The weekend couldn’t come quick enough for me and seemed such a long week until it finally arrived. Saturday I woke with a feeling of knowing exactly what I wanted to do, but I didn’t really want to do it. It was going to be messy, it was going to hurt and it would never be seen. But that is the nature of restoration that I have learned so very quickly. The job in question was removing Waxoyl from inside the car roof. As you may or may not know, I had fun and games removing it from the floor pans before I treated them with POR15 paint. This time it was above me and I wasn’t too sure how I was going to attack it. Red Bull drinks were lined up and snacks were lined up like little toy soldiers on my Blue Point work cart, I knew what was coming. Plan A; was to rub the wax off with a bunch of rags and degreasant, I tried but I only seemed to spread it about and not remove it fully. Plan B; drink Red Bull and find a scraper while eating a snack. This gave the poor ol’ bloke arm muscles time to recover from half an hour of what seemed like somebody setting fire to them, they were burning that much. The man cave has lots of things that I have stored, (not hoarded – Stored) to choose from. I found all sorts of flexible implements that I could try and felt rather pleased with myself walking back to the garage. Trials were undertaken for the best tool. First was a plastic separator for a tool compartment – that was too soft, but would make an excellent filler spreader tool. (Note made to self at this point, for a small spreader use this bit of plastic). Secondly I had a silicon sealer remover, this was OK but too small and hurt the hands due to the funny angles on it. Thirdly I had a pallet knife that was good but again to small and too stiff and dug into the metal on more pronounced curves as it was sharp. The winner was an old filling knife I used for decorating, it was flexible and formed to the very slight curves of the roof, it didn’t dig into the metal and scraped of a good amount each time.

roof4

I started from the back to the front and the flex of the blade followed the roof well. The whole process was messy as the skin grafts of wax were raining down on me and went everywhere. At the start of the work you can see the roof under the wax which wasn’t pretty but it worried me a bit as it looked rust coloured, so I wanted to protect it best the best way possible. I took a photo of half the roof done for a comparison with and without the Waxoyl to show what it was hiding.

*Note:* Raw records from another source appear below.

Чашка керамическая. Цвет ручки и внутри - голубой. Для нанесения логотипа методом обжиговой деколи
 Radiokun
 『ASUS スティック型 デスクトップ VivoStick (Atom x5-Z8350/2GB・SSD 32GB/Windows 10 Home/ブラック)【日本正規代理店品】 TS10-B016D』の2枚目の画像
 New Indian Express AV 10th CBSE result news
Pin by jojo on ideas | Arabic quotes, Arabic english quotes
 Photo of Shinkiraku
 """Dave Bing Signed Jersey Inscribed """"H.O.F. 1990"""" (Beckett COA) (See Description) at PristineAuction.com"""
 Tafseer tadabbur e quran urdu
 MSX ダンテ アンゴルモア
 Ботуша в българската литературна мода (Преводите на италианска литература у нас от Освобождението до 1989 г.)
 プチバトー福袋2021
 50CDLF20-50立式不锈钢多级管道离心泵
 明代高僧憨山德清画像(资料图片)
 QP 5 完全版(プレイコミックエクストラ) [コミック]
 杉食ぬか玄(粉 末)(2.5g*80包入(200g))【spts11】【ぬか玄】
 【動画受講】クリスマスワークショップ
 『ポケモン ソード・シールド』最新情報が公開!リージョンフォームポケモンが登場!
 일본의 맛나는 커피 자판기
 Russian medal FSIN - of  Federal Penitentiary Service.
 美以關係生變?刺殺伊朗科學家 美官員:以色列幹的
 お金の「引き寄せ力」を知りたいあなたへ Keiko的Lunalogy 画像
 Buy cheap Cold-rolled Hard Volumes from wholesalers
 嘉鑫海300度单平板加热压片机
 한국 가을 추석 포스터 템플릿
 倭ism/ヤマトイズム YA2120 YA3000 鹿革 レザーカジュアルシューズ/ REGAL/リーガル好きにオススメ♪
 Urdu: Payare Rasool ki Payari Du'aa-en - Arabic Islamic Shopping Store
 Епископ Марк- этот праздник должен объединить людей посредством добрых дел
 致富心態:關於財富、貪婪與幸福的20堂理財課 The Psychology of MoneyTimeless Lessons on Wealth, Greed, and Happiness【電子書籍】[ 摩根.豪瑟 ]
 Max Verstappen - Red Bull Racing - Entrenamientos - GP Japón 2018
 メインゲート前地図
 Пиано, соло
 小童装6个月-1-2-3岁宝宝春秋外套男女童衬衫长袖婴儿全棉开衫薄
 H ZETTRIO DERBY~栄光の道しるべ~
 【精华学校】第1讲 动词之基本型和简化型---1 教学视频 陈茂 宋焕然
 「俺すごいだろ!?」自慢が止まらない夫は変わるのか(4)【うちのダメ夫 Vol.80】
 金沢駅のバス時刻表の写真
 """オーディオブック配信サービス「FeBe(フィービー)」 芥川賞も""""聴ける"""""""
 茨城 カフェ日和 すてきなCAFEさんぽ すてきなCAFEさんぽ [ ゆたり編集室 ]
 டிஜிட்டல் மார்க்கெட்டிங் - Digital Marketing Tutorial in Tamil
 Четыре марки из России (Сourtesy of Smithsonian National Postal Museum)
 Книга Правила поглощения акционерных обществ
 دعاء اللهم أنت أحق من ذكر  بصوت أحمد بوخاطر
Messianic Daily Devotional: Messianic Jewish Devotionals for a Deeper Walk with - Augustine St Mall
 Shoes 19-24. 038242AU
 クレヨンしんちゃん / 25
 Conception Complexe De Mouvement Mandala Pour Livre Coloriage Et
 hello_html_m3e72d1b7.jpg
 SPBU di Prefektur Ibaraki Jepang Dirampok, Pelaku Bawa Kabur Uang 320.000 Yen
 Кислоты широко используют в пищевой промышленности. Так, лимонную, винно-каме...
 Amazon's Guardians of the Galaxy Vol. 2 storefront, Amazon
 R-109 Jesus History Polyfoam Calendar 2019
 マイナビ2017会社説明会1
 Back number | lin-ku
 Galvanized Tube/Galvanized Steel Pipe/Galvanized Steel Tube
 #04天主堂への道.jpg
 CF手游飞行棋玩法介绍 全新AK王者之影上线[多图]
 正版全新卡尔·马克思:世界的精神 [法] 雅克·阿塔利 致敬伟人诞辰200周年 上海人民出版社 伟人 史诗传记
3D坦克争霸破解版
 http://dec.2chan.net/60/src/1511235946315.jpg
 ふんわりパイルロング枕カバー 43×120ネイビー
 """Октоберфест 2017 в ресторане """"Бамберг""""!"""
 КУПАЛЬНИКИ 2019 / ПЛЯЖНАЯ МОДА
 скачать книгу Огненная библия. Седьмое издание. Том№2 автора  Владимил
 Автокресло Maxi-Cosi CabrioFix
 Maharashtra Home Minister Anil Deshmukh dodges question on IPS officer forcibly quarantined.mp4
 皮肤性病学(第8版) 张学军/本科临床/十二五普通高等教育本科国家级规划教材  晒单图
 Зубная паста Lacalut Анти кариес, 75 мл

The mess was unbelievable and the old towels I had put down were not enough to cope with the mess. The side pillars at the rear were also cleaned up but were going to get a slightly different process. Snacks were consumed and a fair amount of water taken into the system. Arms are now aching beyond belief.

Once the roof was stripped of the wax I had to degrease it with the strongest mixture of POR Marine Clean  I could mix up on 1:1 basis. This cut through the grease and left a very clean surface after a couple of treatments. this was left to dry thoroughly.

I used a full tin of Rust Prevention paint (picture on the process page, or click here) as this time as there was no real rust to be fair. The paint required two thin coats within ten minutes of each other. They looked a little patchy when drying but the end results was amazingly smooth and consistent to a whitish grey in colour.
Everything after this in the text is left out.